As usual, Hachette made it's decisions with very little input. No bookseller input at all from what I can tell. A little over a year ago, Hachette tried to unilaterally impose a case quantity minimum on hot new titles. That ill conceived idea, which now sounds brilliant compared to eliminating most of their co-op, met with such wrath from booksellers it was quickly rescinded.

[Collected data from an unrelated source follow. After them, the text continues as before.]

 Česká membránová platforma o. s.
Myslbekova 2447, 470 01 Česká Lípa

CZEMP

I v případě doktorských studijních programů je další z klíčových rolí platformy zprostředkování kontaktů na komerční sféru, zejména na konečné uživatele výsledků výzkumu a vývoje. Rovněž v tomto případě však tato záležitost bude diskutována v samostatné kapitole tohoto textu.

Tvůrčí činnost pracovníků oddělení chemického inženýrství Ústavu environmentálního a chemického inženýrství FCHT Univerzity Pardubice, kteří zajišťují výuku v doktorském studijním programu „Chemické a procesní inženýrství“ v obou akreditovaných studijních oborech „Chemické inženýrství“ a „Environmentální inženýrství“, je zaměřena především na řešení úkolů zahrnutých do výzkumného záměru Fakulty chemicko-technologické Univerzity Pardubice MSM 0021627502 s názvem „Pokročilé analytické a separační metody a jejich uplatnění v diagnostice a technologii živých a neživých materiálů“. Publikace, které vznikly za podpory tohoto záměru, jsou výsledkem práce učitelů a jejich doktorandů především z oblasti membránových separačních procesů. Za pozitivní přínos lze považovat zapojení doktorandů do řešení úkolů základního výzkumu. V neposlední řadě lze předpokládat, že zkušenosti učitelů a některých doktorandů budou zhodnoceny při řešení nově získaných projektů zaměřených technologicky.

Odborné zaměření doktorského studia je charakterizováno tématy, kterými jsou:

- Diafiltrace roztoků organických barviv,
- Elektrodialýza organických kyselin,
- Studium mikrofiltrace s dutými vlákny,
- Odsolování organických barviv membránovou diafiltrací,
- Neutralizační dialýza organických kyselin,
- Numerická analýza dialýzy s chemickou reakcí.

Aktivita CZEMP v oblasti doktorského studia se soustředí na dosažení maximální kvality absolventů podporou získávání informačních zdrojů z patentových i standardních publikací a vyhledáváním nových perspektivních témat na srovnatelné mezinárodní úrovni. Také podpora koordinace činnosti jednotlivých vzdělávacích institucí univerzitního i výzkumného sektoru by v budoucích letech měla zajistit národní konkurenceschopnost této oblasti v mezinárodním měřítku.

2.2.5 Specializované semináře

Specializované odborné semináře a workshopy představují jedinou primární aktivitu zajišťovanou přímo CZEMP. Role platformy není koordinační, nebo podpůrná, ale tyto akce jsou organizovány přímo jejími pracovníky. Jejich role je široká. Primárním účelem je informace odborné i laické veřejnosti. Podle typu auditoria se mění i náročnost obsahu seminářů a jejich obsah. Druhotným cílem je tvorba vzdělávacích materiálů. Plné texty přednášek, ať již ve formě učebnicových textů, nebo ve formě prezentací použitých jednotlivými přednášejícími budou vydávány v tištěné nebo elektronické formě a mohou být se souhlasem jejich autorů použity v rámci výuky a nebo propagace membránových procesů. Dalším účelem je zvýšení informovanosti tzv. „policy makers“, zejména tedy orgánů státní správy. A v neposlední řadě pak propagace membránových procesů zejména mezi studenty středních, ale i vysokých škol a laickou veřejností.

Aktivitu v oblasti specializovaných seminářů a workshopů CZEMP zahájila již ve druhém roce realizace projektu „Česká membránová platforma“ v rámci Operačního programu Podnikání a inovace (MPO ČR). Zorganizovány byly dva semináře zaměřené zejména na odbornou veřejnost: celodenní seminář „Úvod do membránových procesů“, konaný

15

One can only hope that this initiative meets the same fate. I doubt it. There is simply too much money on the table. It's a shame to see Hachette take their successes for granted and dump on the booksellers who have worked so hard to sell their titles. Something tells me that they won't get much bookseller support when the next tsunami hits the publishing world.

4 comments:

Giulia Melucci said...

I bet you'll sell all ten copies. I'll even put my money where my mouth is. If you don't sell seven by Memorial Day, I'll buy them from you. If you do, you buy another ten. Deal?

Arsen Kashkashian said...

Giulia,

I hope you are right. We are going to try. We've got them, we will try to move them.

Thanks for writing in.

Gwen said...

Rock on, Giulia! You're a good sport.

Amy Sandberg said...

Being about as familiar as one can be with co-op, I was very saddened and distressed to see the news from Hachette last week that they were eliminating all exempt co-op. I am constantly counseling stores to review Hachette titles first (all things being equal) in their newsletters and on their web sites(and to buy the min. quantities), because Hachette offered such generous terms. The idea has been that these reviews lead to greater sales, and we know they lead to increased purchases because of the minimum buy requirement. It would be nice if we could quantify these results, but I know, at least anecdotally, that the sales do improve with reviews.

What's distressing is that removing the appox. $3,000 per year in exempt co-op has a regressive impact. The stores who can afford it least (the indies, especially the smaller indies) get hit the hardest by this change. $3,000 is 1% of a $300,000 revenue, but only a tiny fraction of a $5 million revenue.

One last irony: if you multiply $3,000 by the approx. number of indies in the U.S. (200) you come up with a figure of $600,000. 10% of what Tina Fey was paid by LB for her memoir (sans proposal). Love ya Tina, but maybe you could kick back 10% to those who potentially need it more?